Deklarasi ini menghadirkan dinas mitra dan stakeholder serta 23 desa binaan dan puskesmas yang ada di wilayah Kabupaten Malaka. Kegiatan ini langsung dibuka oleh Wakil Bupati Malaka.

Kegiatan deklarasi ini berhubungan dengan program Sanitasi Total Berbasis Masyarakat (STBM) di wilayah mitra kerja pada 23 desa di wilayah Kabupaten Malaka

Wakil Bupati Malaka Louise Luky Taolin usai kegiatan deklarasi ODF mengatakan, tahun lalu Malaka masuk lima besar angka stunting tertinggi di Nusa Tenggara Timur. Sehingga untuk mengantisipasi lonjakan stunting, Pemkab Malaka mendukung penuh program ini. Tentunya lewat intervensi dana desa dari masing-masing desa yang selama ini sudah bermitra dengan Pijar Timur dan Yayasan Plan Internasional Indonesia.

“Saya sudah sampaikan kepada para kepala desa yang hadir supaya mendukung program ini. Sebab program ini sangat baik dan bila program ini berjalan maka dipastikan pada tahun 2023 angka stunting kita akan menurun,” ujarnya.

Menurut Kim, pola hidup bersih dan sehat akan justru membantu masyarakat Malaka keluar dari yang namanya stunting lewat penyuluhan sanitasi total berbasis masyarakat yang dilakukan oleh Pijar Timur dan Plan Indonesia selain mencegah sekaligus menurunkan angka stunting di Kabupaten Malaka.

Pada tempat yang berbeda usai deklarasi, Manajer Marketing Plan Indonesia Aloysius J Papo kepada awak media memaparkan tentang hasil produksi kelompok binaan Plan Indonesia dan Pijar Timur berupa produksi kloset  yang sudah dihasilkan oleh 10 kelompok binaan pada sepuluh desa di wilayah Kabupaten Malaka.

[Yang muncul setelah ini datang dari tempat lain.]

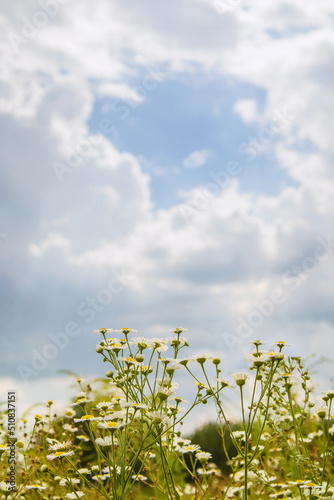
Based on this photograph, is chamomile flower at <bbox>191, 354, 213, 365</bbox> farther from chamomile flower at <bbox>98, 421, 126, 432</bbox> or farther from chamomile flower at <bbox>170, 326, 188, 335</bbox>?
chamomile flower at <bbox>98, 421, 126, 432</bbox>

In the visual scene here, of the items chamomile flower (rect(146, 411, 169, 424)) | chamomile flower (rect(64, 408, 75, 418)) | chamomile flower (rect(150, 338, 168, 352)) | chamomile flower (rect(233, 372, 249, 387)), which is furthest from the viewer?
chamomile flower (rect(64, 408, 75, 418))

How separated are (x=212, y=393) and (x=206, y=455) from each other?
80cm

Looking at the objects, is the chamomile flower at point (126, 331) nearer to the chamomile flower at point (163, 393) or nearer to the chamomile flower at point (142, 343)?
the chamomile flower at point (142, 343)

“Ada hasil produk kloset karya dari kelompok binaan sudah menjadi konsumen masyarakat desa setempat. Dan, ada kelompok pembuat kloset yang telah menjalin kerja sama dengan pemerintah desa untuk pengadaan kloset jamban sehat,” ujarnya.

Aloysius berharap agar para kepala desa selalu memperhatikan usaha kecil menengah wirausaha sanitasi ini, sehingga usahanya dapat berkembang, tentunya tidak terlepas dari perhatian pemerintah daerah khususnya dinas terkait agar dapat terlibat untuk melihat bagaimana progres usaha produksi kloset dari pada kelompok sanitasi total berbasis masyarakat di desa yang menjadi binaan untuk terus berinovasi.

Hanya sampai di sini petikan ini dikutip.